A further point of the appellant relates to rebuttal testimony given by an expert witness. In so far as the contention is based on the claim that this expert did not have before him a hypothetical question assuming the facts, but rested op evidence that he had heard given by other witnesses, the claim is without merit inasmuch as the only basis adopted was that which was actually testified to, such as the radius of the crane, the rebuttal witness accepting that testimony as his own. Other testimony was based upon the specifications of the crane that were in evidence, which the defendant admitted applied to this particular crane. In so far as the claim of error relates to the right to receive this evidence in rebuttal, its reception was a matter that rested in sound discretion, which I do not think was abused.
It is further alleged by the appellant that plaintiff’s counsel made a reference to insurance; and numerous cases are cited which have *136held it error to make a reference before the jury in a personal injury action, based upon negligence, to casualty insurance taken out by the defendant.
Such was not the case here, however.
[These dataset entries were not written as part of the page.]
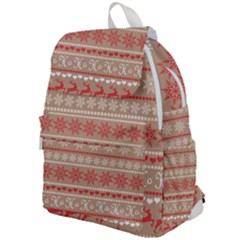 Christmas-pattern-background Top Flap Backpack by nateshop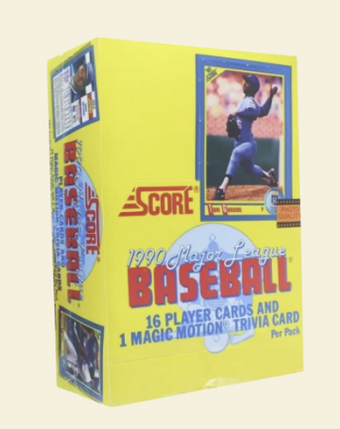 compare product 1990 Score Baseball Box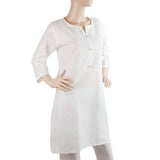 Women's Plain Kurti - White, Women, Ready Kurtis, Chase Value, Chase Value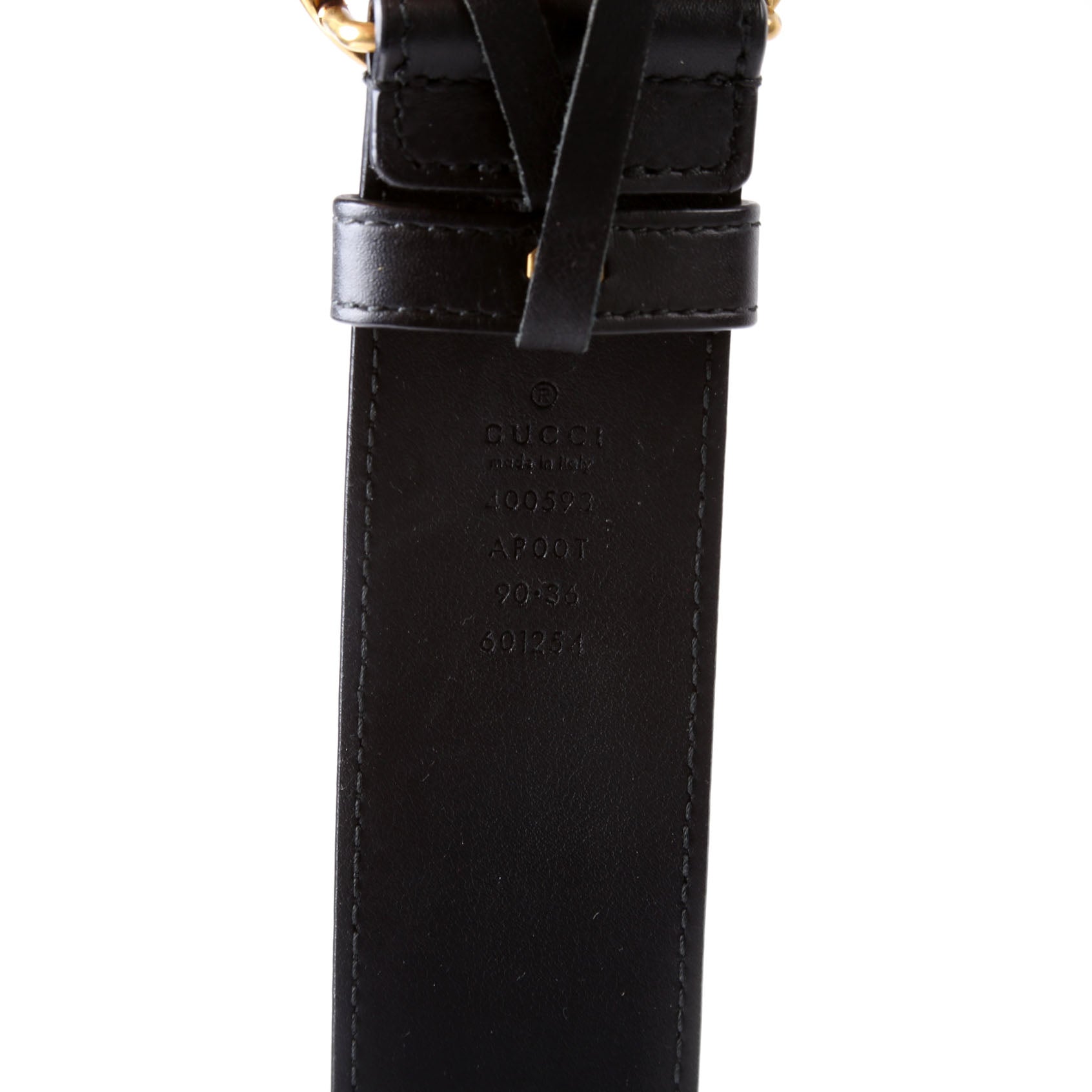 Gucci 400593 Marmont GG Leather Belt Size 90/36 Black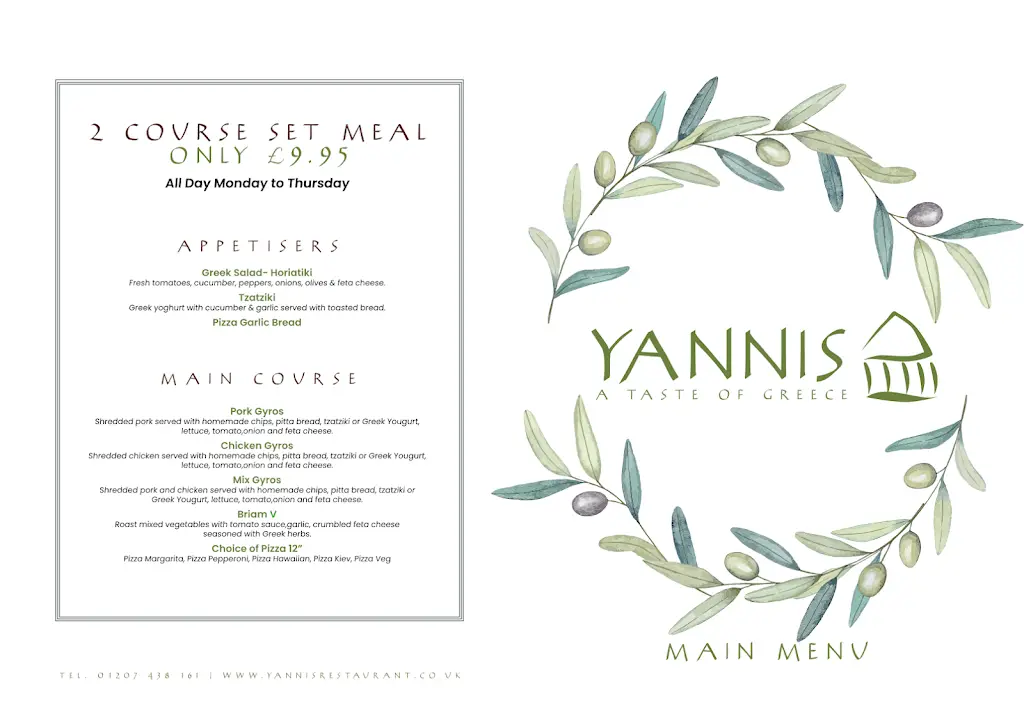 Menu_Yannis Greek restaurant_Lanchester_immagine_3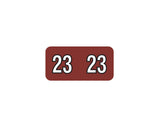Colwell Compatible Color Code Label Year "23", 1 x 1/2", Dark Red, Mylar, 500 Per Roll | COES-23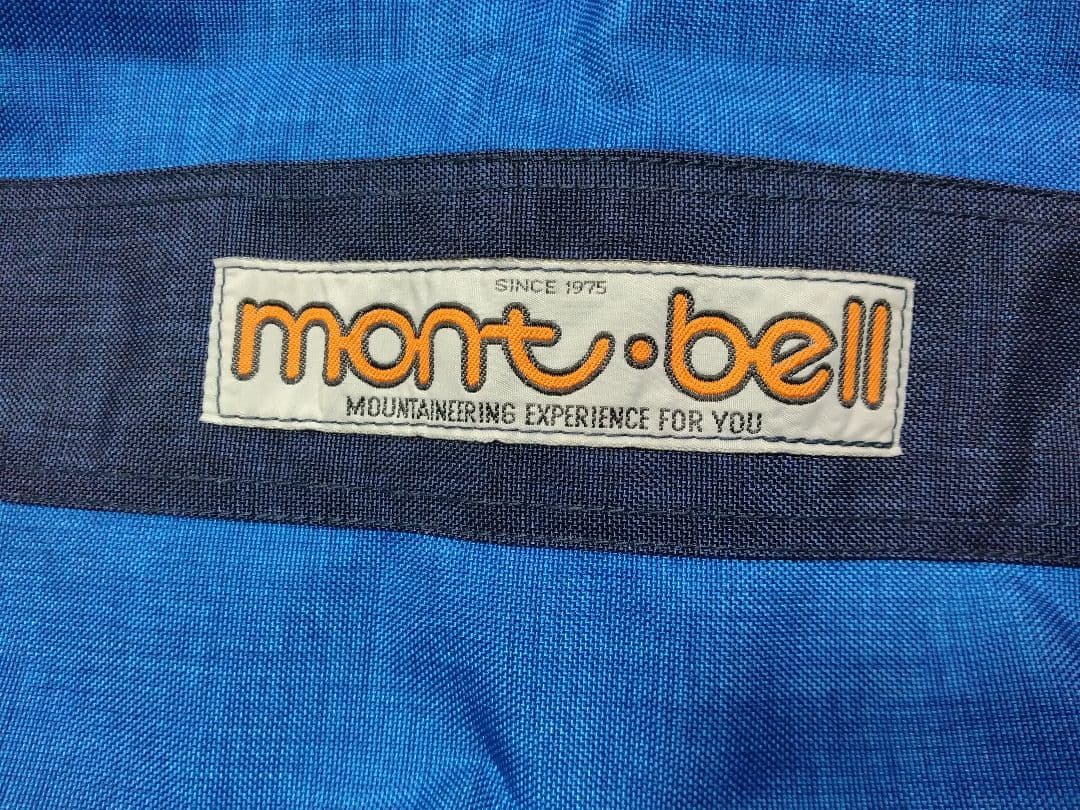 モンベル ボストンバッグ ドラムバッグ 青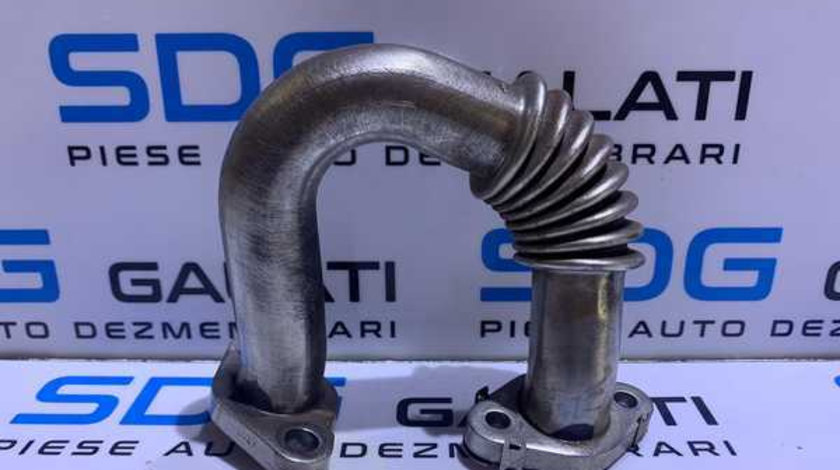 Teava Conducta Racord EGR Racitor Gaze Audi A1 1.6 TDI CAYC CAYB 2011 - 2015 Cod 03P131521B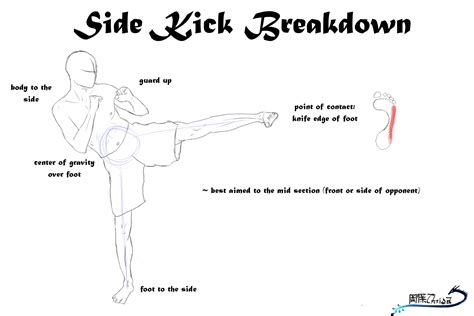 side kick breakdown Martial Arts Sparring, Karate Martial Arts, Martial Arts Workout, Mixed ...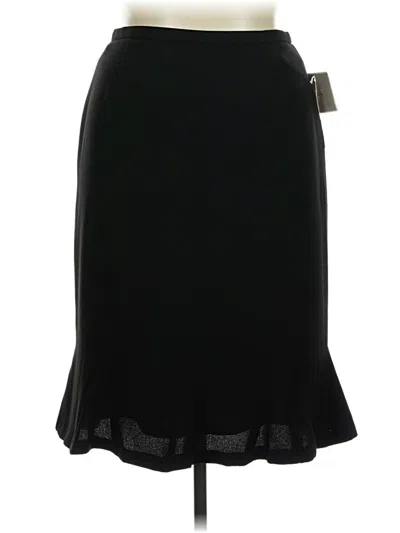 Pre-owned Sag Harbor Formal Skirt In Black
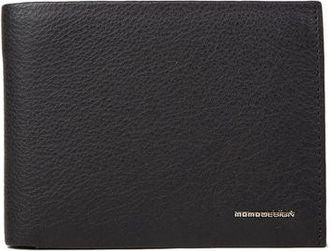 Momo Design Mens Wallet Black Genuine Leather Bags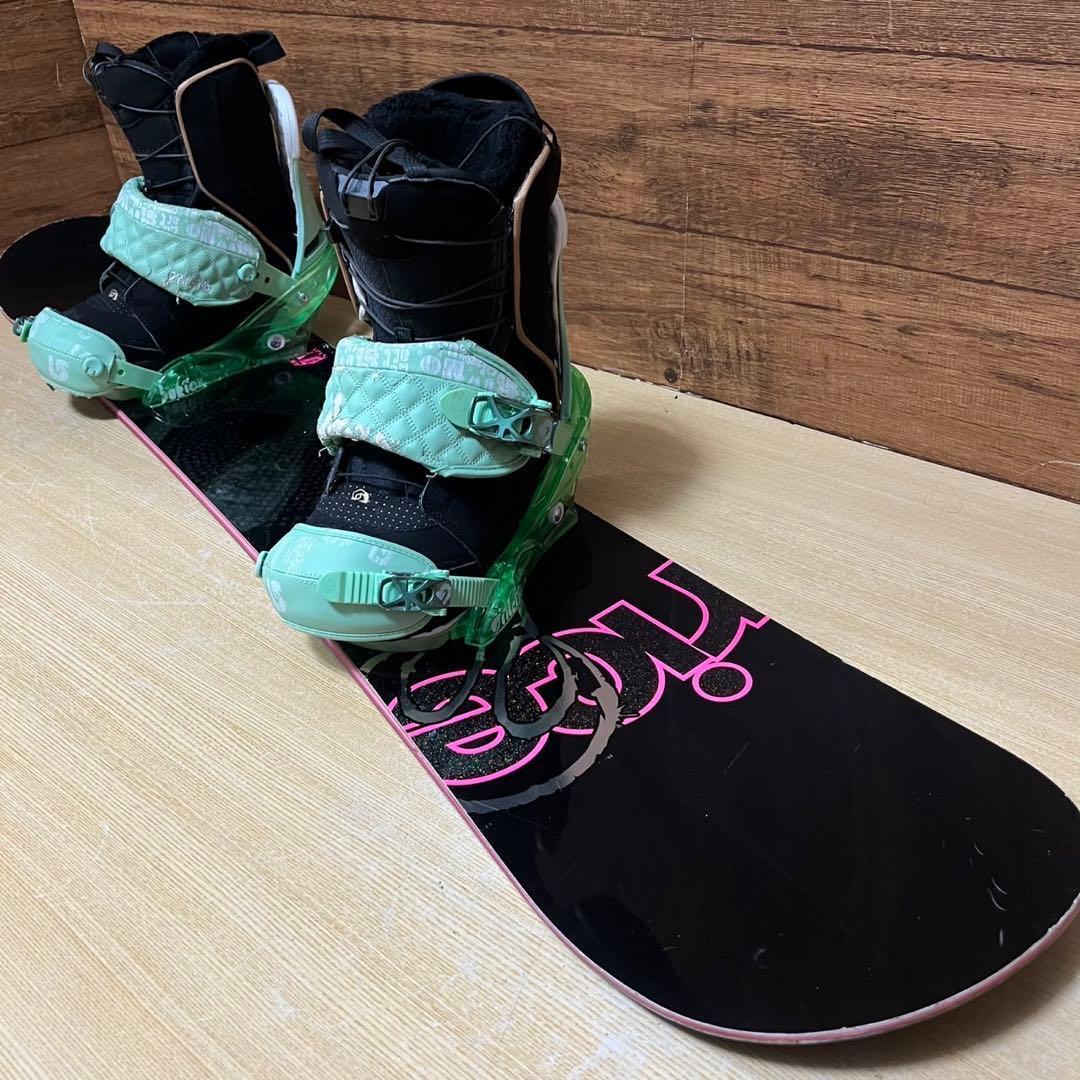 RICE28 ライス28　BURTON レディーススノーボード　4点　メンテ済み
The insurance involved in this case, or brought into the record, was the so-called workmen’s compensation insurance; and at the very outset of the case, in the opening of defendant’s counsel, he himself injected the fact that the defendant had workmen’s compensation insurance. To this statement plaintiff’s counsel objected. The theory upon which this was brought into the case was that evolved by the defendant, to the effect that as a special employer it was equally liable with the general employer to meet an award under the Workmen’s Compensation Law. (Matter of De Noyer v. Cavanaugh, 221 N. Y. 273; Matter of Schweitzer v. Thompson & Norris Co., 229 id. 97.) During the trial, and over plaintiff’s objection, the defendant offered and there was received in evidence the policy issued to the defendant by an insurance carrier covering the workmen’s compensation to which the workmen might be entitled in case of injury in the course of their employment. Appellant’s counsel argues strenuously that the references to this policy made by plaintiff’s counsel in summing up were prejudicial and within the condemnation of the cases he cites. This case, in the circumstances, is not one where the subject of insurance could possibly arouse prejudice when the defendant relied upon that very insurance to establish that it had taken out workmen’s compensation which rendered the decedent its employee, and to which scheme of compensation it urged upon the trial, as it urges here, the widow and next of kin should be remitted. It should be added that although such was the claim of the appellant its compensation policy does not bear it out, as there is nothing therein to indicate what employees the defendant was covering or that the employees of the Long Island Railroad Company were protected. The claim is wholly based upon the Court of Appeals decisions cited (supra),. which indicate that compensation might be awarded against either the general employer or the special employer in certain circumstances.
The judgment should be affirmed, with costs.
Present — Lazansky, P. J., Rich, Young, Kapper and Hagarty, JJ.
Judgment unanimously affirmed, with costs.